## [Request]
Gather each line of the rows below that contains the string "options", treating uppercase and lowercase as different.

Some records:
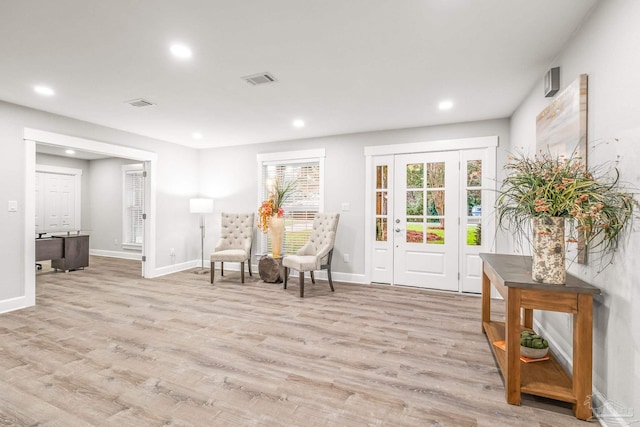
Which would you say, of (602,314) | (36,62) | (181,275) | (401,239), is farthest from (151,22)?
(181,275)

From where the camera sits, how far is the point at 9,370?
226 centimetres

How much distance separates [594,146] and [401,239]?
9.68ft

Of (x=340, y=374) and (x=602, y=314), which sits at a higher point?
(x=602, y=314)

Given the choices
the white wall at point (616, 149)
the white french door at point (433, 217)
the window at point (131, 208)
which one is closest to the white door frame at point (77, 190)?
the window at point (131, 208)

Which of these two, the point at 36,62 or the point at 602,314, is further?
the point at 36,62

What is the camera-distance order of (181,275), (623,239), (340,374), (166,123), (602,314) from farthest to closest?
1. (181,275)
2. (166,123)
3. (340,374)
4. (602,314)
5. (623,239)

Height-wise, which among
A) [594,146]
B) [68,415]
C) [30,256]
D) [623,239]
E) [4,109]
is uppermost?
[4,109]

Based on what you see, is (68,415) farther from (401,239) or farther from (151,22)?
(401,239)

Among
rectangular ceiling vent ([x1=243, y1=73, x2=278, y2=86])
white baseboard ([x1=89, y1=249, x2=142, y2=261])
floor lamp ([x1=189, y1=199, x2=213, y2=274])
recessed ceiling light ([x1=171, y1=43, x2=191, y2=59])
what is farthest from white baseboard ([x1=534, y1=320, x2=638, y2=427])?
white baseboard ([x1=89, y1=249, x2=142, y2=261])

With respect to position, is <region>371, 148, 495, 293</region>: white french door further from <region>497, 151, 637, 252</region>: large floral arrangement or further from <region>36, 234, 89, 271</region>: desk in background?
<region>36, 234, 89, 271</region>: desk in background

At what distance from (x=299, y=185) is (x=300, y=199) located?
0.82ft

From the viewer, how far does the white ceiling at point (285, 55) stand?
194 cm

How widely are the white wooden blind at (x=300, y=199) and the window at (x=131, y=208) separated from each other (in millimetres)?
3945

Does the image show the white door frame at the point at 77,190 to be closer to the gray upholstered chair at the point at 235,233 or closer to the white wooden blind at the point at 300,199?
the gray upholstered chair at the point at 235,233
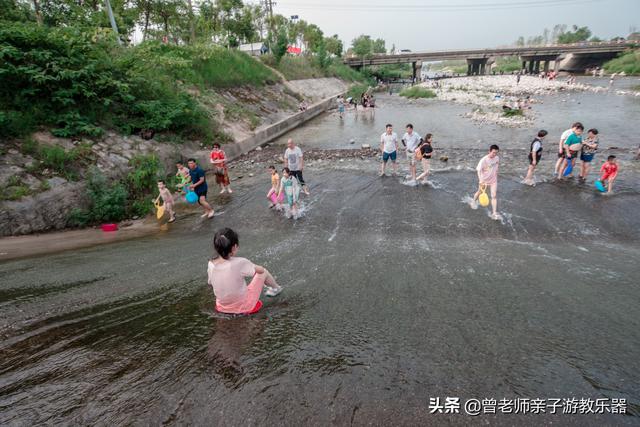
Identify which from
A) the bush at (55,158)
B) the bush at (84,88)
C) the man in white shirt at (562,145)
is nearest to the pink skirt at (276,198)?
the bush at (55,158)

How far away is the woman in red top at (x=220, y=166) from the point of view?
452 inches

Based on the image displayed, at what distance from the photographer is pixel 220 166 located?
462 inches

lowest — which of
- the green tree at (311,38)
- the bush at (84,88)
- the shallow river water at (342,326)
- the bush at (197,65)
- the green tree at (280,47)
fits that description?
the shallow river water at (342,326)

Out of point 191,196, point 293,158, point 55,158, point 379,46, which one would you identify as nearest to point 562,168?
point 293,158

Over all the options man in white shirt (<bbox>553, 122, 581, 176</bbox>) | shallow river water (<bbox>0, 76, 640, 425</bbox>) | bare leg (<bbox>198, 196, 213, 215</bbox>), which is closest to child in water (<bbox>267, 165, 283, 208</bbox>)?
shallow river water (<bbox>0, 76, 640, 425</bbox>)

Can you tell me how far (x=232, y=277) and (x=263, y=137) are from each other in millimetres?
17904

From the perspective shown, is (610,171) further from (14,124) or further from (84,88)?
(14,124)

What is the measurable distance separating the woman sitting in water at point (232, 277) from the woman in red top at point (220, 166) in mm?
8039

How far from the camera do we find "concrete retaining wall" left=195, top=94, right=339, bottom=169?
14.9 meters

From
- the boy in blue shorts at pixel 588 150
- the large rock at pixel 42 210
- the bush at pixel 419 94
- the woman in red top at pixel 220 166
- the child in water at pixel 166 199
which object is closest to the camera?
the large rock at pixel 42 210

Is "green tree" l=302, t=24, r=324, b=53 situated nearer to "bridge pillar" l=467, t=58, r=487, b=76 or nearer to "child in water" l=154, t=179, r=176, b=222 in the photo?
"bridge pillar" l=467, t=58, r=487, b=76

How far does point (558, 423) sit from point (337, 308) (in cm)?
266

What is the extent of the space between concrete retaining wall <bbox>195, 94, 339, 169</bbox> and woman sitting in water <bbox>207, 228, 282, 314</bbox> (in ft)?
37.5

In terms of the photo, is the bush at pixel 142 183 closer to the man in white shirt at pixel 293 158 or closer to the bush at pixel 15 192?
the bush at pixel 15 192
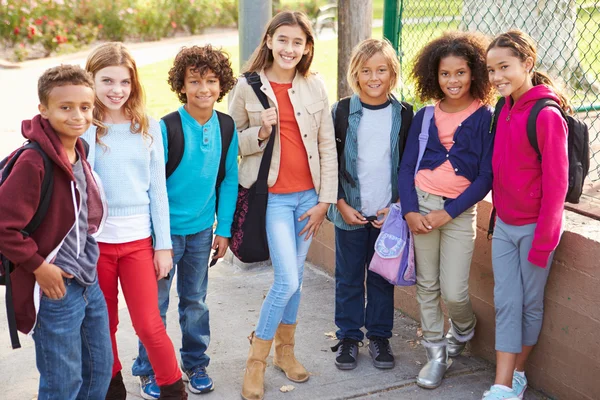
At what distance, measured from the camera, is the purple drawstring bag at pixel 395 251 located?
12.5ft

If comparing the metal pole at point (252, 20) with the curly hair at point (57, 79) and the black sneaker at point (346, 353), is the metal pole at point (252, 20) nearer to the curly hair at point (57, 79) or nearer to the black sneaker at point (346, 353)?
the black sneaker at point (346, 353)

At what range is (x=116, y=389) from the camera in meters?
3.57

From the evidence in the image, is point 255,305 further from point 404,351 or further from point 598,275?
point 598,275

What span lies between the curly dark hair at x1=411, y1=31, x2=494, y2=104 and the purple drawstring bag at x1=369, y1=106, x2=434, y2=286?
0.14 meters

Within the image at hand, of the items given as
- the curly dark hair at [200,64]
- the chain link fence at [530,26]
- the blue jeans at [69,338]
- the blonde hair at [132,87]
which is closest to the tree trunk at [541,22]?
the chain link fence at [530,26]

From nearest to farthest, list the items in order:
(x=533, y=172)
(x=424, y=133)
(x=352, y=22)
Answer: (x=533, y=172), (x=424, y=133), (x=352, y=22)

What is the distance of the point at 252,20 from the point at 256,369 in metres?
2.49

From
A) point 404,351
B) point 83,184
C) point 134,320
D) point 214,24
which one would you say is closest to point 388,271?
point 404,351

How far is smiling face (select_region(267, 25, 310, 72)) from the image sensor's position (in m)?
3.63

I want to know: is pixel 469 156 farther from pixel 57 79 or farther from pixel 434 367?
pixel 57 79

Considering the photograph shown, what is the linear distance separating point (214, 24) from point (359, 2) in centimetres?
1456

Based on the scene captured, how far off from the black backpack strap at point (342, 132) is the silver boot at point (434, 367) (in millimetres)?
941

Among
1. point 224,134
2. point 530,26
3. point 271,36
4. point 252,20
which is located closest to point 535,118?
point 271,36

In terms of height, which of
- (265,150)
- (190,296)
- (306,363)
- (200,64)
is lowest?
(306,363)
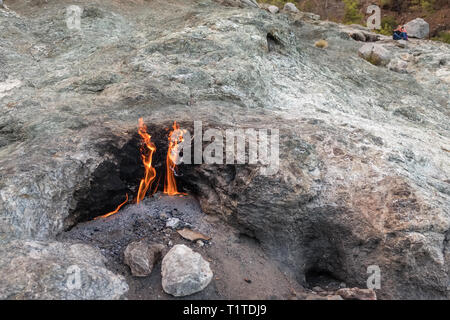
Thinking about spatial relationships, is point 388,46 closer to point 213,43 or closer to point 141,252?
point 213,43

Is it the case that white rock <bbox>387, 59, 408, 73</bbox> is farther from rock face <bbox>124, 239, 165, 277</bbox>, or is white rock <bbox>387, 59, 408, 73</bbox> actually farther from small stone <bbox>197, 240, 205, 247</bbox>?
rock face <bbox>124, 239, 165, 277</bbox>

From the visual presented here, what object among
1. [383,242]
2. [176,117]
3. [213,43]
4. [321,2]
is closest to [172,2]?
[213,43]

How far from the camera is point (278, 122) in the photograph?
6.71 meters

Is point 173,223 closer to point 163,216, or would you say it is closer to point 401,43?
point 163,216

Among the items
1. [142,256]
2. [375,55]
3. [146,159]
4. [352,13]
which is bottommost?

--

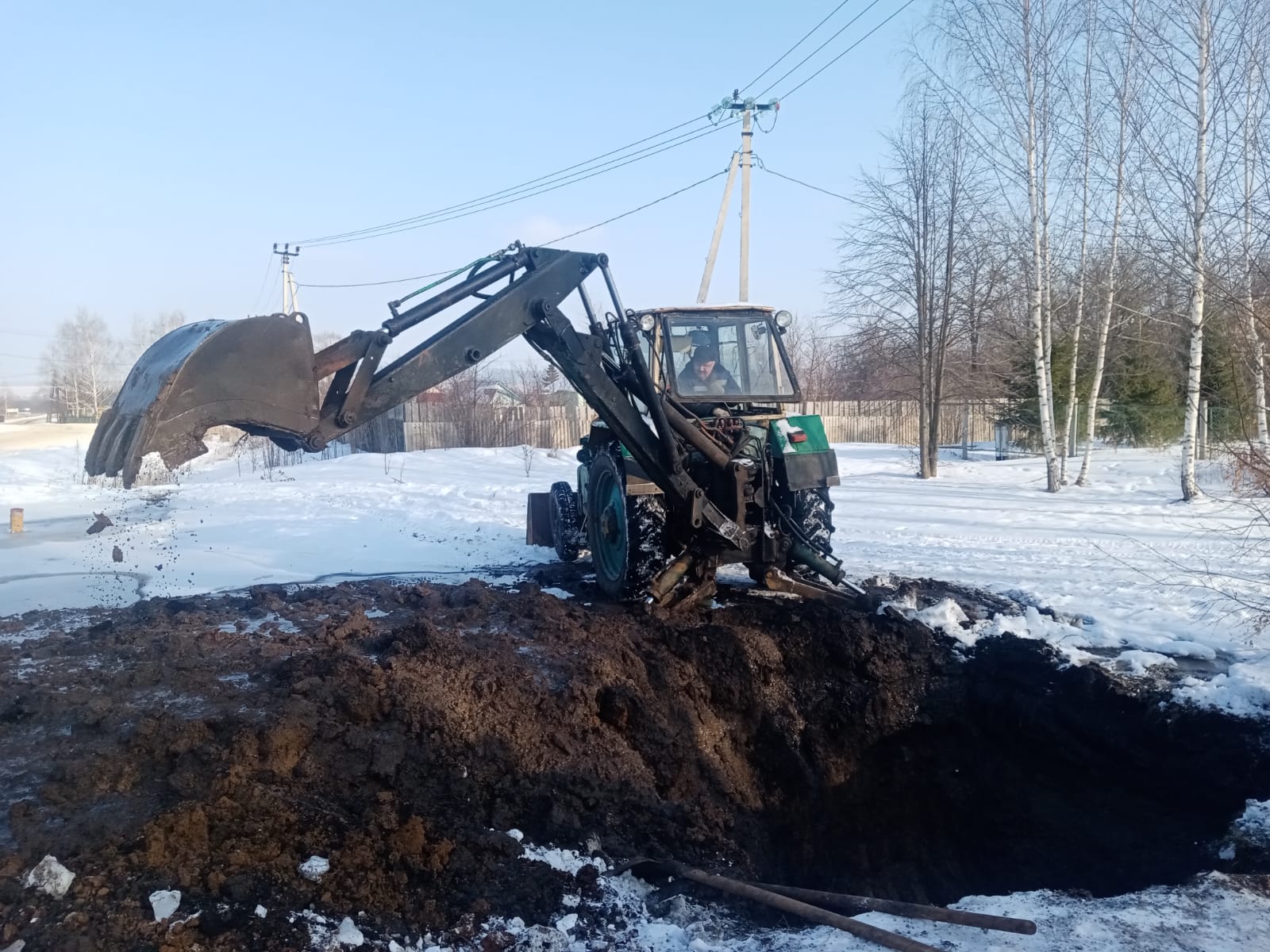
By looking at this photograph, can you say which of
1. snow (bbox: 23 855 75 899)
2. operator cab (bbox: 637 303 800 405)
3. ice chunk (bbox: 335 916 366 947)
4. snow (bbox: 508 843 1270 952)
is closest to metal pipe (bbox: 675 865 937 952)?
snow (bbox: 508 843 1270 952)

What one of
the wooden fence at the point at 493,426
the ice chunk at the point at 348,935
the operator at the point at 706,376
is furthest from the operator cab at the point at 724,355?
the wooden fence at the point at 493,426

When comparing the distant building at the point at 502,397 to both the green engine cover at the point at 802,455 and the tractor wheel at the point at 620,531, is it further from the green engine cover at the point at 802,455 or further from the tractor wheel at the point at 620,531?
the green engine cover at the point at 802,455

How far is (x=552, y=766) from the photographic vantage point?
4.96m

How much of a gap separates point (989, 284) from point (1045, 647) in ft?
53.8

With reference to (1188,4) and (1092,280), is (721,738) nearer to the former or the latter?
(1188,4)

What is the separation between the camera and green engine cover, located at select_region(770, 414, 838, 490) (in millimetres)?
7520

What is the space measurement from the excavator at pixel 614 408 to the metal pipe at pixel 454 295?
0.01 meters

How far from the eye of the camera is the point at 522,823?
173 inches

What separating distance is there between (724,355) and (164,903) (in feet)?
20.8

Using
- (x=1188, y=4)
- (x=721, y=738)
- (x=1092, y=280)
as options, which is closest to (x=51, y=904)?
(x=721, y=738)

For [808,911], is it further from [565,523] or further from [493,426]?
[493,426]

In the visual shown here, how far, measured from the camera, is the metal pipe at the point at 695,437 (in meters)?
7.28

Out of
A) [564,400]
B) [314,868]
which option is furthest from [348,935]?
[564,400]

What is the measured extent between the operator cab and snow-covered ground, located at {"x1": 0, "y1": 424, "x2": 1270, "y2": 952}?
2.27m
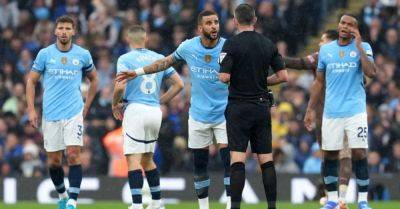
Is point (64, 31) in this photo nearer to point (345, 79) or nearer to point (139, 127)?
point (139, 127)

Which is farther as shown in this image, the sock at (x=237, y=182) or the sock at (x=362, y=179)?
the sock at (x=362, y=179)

## [Answer to the problem]
Over all the options man in white shirt (<bbox>553, 122, 581, 176</bbox>) | shallow river water (<bbox>0, 76, 640, 425</bbox>) | bare leg (<bbox>198, 196, 213, 215</bbox>), which is closest to child in water (<bbox>267, 165, 283, 208</bbox>)?
as options, which is closest to (x=51, y=904)?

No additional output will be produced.